> _READING PASSAGE_
## start

Fun fact: Most game tester applications have you answer a very similar question in order to test your ability to explain and elaborate on a specific product.

When I was younger I applied for these jobs like crazy and no matter what angle I took the same question I could never get the bloody job. It always went to (and I hope this doesn't look bad) some Mexican that was younger than I.

Thaius:
Gaming is the new evolution in storytelling. It is a way to enter the story, become the protagonist, and experience amazing fictional worlds for yourself. It's a way to put yourself in the shoes of heroes as they do things we could only ever dream of. Video games are the definitive way to experience stories, more engrossing than film, more impacting than literature. Gaming is the future of storytelling.

What about Tetris?

Video games are a challenge put out by a team of computer programmers to see if you can beat them by reaching the end. And every once in a while an alien species will put one out to see if you have the skills needed to help them win some war they are involved in using a simulator disguised as a game.

squid5580:

Thaius:
Gaming is the new evolution in storytelling. It is a way to enter the story, become the protagonist, and experience amazing fictional worlds for yourself. It's a way to put yourself in the shoes of heroes as they do things we could only ever dream of. Video games are the definitive way to experience stories, more engrossing than film, more impacting than literature. Gaming is the future of storytelling.

What about Tetris?

Video games are a challenge put out by a team of computer programmers to see if you can beat them by reaching the end. And every once in a while an alien species will put one out to see if you have the skills needed to help them win some war they are involved in using a simulator disguised as a game.

But I'm assuming we don't have television here. And yes, I chose a role-playing game since I figured we hadn't gotten as far as D&D either. Tetris...Take a board game like chess that is made up of shaped blocks like children play with and have pictures of them where you determine what orientation the picture faces. Then attempt to line up the next picture so that if it overlapped it would start to form a solid line out of the shapes. If you make multiple lines two to four deep in the same area at the same time you score more points. (The thing is, in the past adults did not play with children's toys and would have no idea why anyone would want to do such a thing. But reading showed your intellect and aptitudes. So I would have aimed for a reading reference rather than a puzzle game. But perhaps describing it as putting together a picture puzzle with lit pictures would have worked. Hmmm.)

Gyrefalcon:

squid5580:

Thaius:
Gaming is the new evolution in storytelling. It is a way to enter the story, become the protagonist, and experience amazing fictional worlds for yourself. It's a way to put yourself in the shoes of heroes as they do things we could only ever dream of. Video games are the definitive way to experience stories, more engrossing than film, more impacting than literature. Gaming is the future of storytelling.

## end

Reproduce the stretch of the forum thread on video games from "But I'm assuming" through "have worked. Hmmm.)". The data that follows was taken from a separate source.

> _RECORDED DATA_

## start

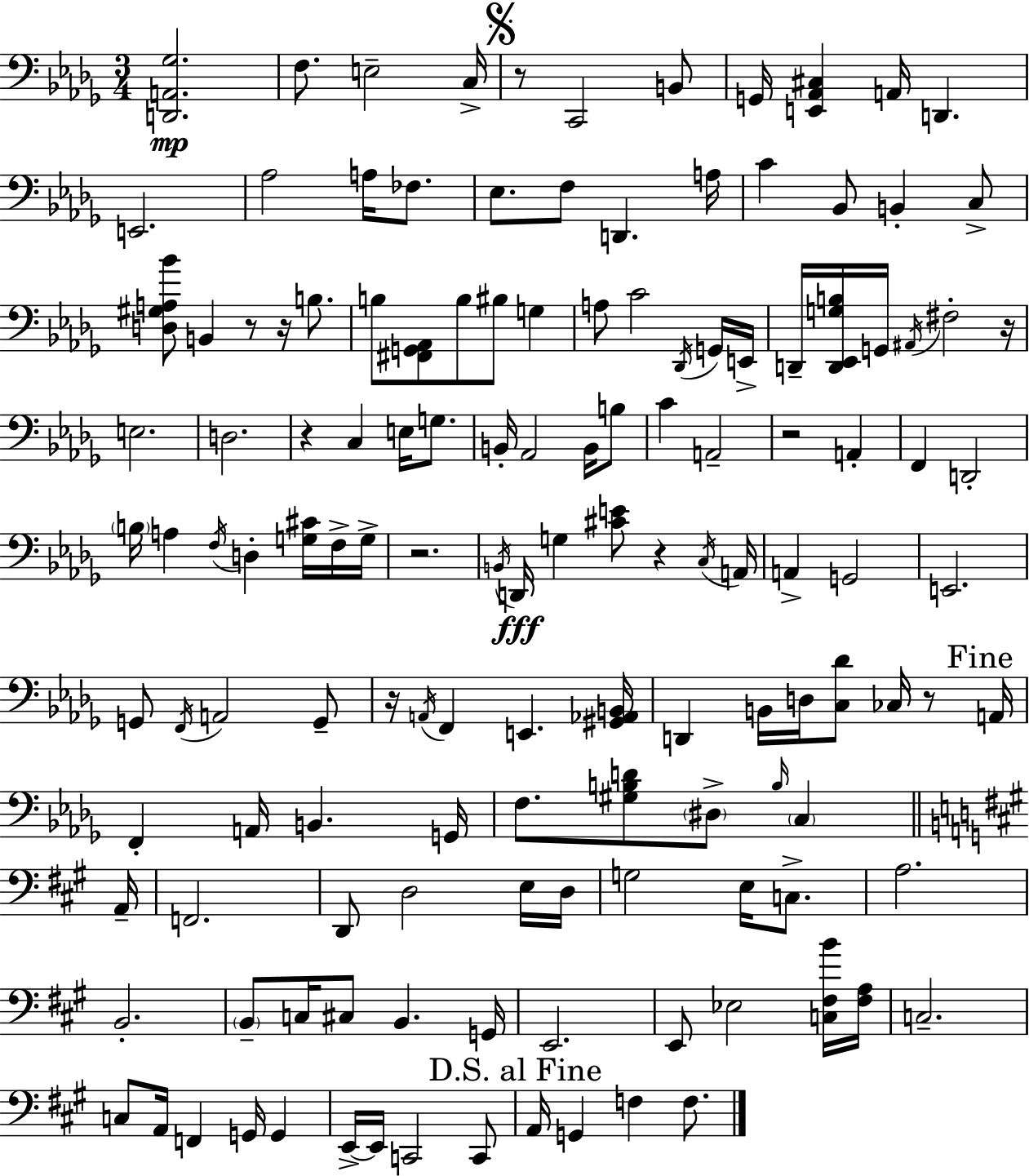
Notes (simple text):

## end

> _THE REPLY_
But I'm assuming we don't have television here. And yes, I chose a role-playing game since I figured we hadn't gotten as far as D&D either. Tetris...Take a board game like chess that is made up of shaped blocks like children play with and have pictures of them where you determine what orientation the picture faces. Then attempt to line up the next picture so that if it overlapped it would start to form a solid line out of the shapes. If you make multiple lines two to four deep in the same area at the same time you score more points. (The thing is, in the past adults did not play with children's toys and would have no idea why anyone would want to do such a thing. But reading showed your intellect and aptitudes. So I would have aimed for a reading reference rather than a puzzle game. But perhaps describing it as putting together a picture puzzle with lit pictures would have worked. Hmmm.)